▶ **YOUR TASK**: Determine the number of lines in the data that include the word "species", and write only that number.

▶ **EXTRACTED ENTRIES**:
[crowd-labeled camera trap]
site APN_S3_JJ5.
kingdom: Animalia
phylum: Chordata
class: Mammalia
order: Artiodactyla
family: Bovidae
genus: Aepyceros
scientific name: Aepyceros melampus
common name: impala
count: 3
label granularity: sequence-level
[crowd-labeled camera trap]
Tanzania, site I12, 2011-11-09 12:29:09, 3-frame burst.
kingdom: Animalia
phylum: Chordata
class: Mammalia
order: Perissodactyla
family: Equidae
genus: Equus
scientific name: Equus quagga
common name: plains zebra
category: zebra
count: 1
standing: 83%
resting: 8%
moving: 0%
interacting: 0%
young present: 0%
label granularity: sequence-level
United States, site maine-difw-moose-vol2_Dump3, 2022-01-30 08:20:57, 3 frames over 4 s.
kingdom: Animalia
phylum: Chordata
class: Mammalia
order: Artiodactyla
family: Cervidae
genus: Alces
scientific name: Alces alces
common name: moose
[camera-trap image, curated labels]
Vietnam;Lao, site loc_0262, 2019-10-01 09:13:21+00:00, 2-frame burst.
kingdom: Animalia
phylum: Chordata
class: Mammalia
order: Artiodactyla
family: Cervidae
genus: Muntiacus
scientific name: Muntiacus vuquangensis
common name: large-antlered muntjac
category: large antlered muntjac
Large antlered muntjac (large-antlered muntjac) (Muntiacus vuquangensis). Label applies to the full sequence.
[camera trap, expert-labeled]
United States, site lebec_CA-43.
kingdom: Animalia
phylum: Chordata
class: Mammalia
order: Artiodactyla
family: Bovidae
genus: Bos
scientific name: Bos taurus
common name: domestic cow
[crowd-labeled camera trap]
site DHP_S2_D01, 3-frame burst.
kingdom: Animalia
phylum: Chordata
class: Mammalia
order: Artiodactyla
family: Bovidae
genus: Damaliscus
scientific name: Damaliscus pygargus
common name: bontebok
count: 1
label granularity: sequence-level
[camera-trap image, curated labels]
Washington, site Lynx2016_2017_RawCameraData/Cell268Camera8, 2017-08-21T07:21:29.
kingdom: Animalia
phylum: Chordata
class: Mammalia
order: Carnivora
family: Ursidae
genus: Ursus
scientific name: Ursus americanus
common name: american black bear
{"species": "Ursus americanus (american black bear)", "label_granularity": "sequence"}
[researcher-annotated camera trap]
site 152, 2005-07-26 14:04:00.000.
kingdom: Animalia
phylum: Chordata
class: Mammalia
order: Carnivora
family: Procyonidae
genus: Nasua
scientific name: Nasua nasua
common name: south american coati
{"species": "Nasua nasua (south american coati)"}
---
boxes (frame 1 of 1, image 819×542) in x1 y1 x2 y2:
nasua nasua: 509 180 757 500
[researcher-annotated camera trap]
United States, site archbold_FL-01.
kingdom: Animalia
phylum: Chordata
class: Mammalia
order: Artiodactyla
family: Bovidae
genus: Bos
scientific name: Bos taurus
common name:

▶ **RESULT FOR THIS EXERCISE**: 2